Smile, you’re on DRONE CAMERA:
…Training drones to be good cinematographers, by combing AI with traditional control techniques…
Researchers with Carnegie Mellon University and Yamaha Motors have taught some drones how to create steady, uninterrupted shots when filming. Their approach involves coming up with specific costs for obstacle avoidance and smooth movement. They use AI-based detection techniques to spot people and feed that information to a PD controller onboard the drone to keep the person centered.
Drone platform: The researchers use a DJI M210 model drone along with an NVIDIA TX2 computer. The person being tracked by the drone wears a Pixhawk PX4 module on a hat to send the pose to the onboard computer.
Results: The resulting system can circle round people, fly alongside them, follow vehicles and more. The onboard trajectory planning is robust enough to maintain smooth flight while keeping the targets for the camera in the center of the field of view.
Why it matters: Research like this is another step towards drones with broad autonomous capabilities for select purposes, like autonomously filming and analyzing a crowd of people. It’s interesting to observe how drone technologies frequently involve the mushing together of traditional engineering approaches (hand-tuned costs for smoothness and actor centering) as well as AI techniques (testing out a YOLOv3 object detector to acquire the person without need of a GPS signal).
Read more: Autonomous drone cinematographer: Using artistic principles to create smooth, safe, occlusion-free trajectories for aerial filming (Arxiv).
In search of the ultimate Neural Architecture Search measuring methodology:
…Researchers do the work of analyzing optimization across multiple frontiers so you don’t have to…
Neural architecture search techniques are moving from having a single objective to having multiple ones, which lets people tune these systems for specific constraints, like the size of the network, or the classification accuracy. But this modifiability is raising new questions about how we can assess the performance and tradeoffs of these systems, since they’re no longer all being optimized against a single objective. In a research paper, researchers with National Tsing-Hua University in Taiwan and Google Research review recent NAS techniques and then rigorously benchmark two recent multi-objective approaches: MONAS and DPP-Net.
Benchmarking: In tests the researchers find the results one typically expects when evaluating NAS systems: NAS performance tends to be better than systems designed by humans alone, and having tuneable objectives for multiple areas can lead to better performance when systems are appropriately tuned and trained. The performance of DPP-Net is particularly notable, as the researchers think this “is the first device-aware NAS outperforming state-of-the-art handcrafted mobile CNNs”.
Why it matters: Neural Architecture Search (NAS) approaches are becoming increasingly popular (especially among researchers with access to vast amounts of cheap computation, like those that work at Google), so developing a better understanding of the performance strengths and tradeoffs of these systems will help researchers assess them relative to traditional techniques.
Read more: Searching Toward Pareto-Optimal Device-Aware Neural Architectures (Arxiv).

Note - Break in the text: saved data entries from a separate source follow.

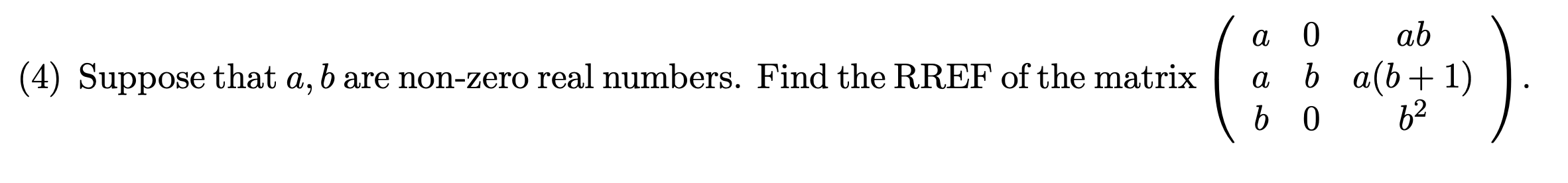 (4) Suppose that $a, b$ are non-zero real numbers. Find the RREF of the matrix $\begin{pmatrix} a & 0 & ab \\ a & b & a(b+1) \\ b & 0 & b^2 \end{pmatrix}$.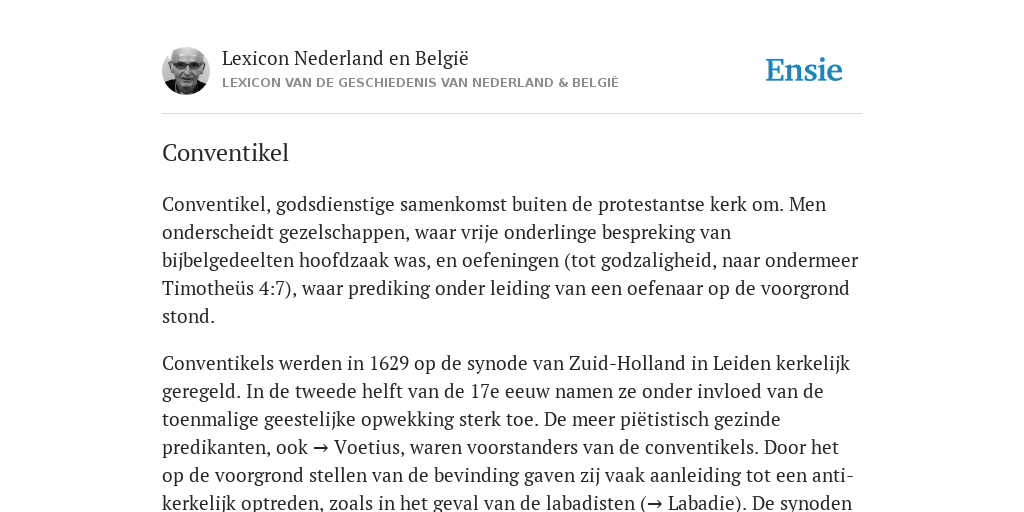 Lexicon Nederland en België
LEXICON VAN DE GESCHIEDENIS VAN NEDERLAND & BELGIË

Ensie

Conventikel

Conventikel, godsdienstige samenkomst buiten de protestantse kerk om. Men onderscheidt gezelschappen, waar vrije onderlinge bespreking van bijbelgedeelten hoofdzaak was, en oefeningen (tot godzaligheid, naar ondermeer Timotheüs 4:7), waar prediking onder leiding van een oefenaar op de voorgrond stond.

Conventikels werden in 1629 op de synode van Zuid-Holland in Leiden kerkelijk geregeld. In de tweede helft van de 17e eeuw namen ze onder invloed van de toenmalige geestelijke opwekking sterk toe. De meer piëtistisch gezinde predikanten, ook → Voetius, waren voorstanders van de conventikels. Door het op de voorgrond stellen van de bevinding gaven zij vaak aanleiding tot een anti-kerkelijk optreden, zoals in het geval van de labadisten (→ Labadie). De synoden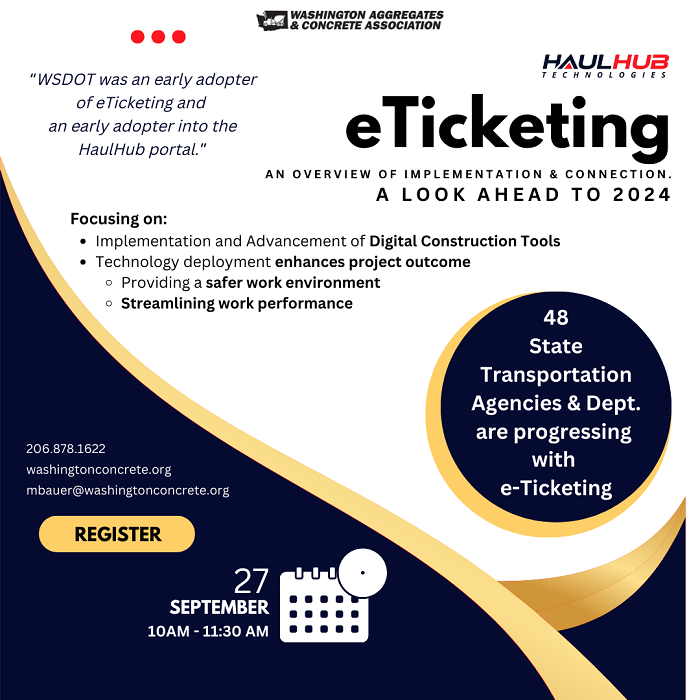 WASHINGTON AGGREGATES & CONCRETE ASSOCIATION

"WSDOT was an early adopter of eTicketing and an early adopter into the HaulHub portal."

HAULHUB TECHNOLOGIES

eTicketing

AN OVERVIEW OF IMPLEMENTATION & CONNECTION.

A LOOK AHEAD TO 2024

Focusing on:
- Implementation and Advancement of Digital Construction Tools
- Technology deployment enhances project outcome
  - Providing a safer work environment
  - Streamlining work performance

48 State Transportation Agencies & Dept. are progressing with e-Ticketing

206.878.1622
washingtonconcrete.org
mbauer@washingtonconcrete.org

REGISTER

27 SEPTEMBER
10AM - 11:30 AM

Context: Intercepted transmissions from Generative Propaganda Bots (GPBs), found on a small atoll within the [REDACTED] disputed zone in [REDACTED]. GPBs are designed to observe their immediate environment and use it as inspiration for the creation of ‘context-relevant propaganda’. As these GPBs were deployed on an un-populated island they have created a full suite of propaganda oriented around the island’s populace – birds.
Intercepted Propaganda Follows:
Proud beak, proud mind. Join the winged strike battalion today!
Is your neighbor STEALING your EGGS? Protect your nest, maintain awareness at all times.
Birds of a feather stick together! Who is not in your flock?
Eyes of an angle? Prove it by finding the ENEMY!
Things that inspired this story: Generative text, cheap sensors, long-lived computers, birds.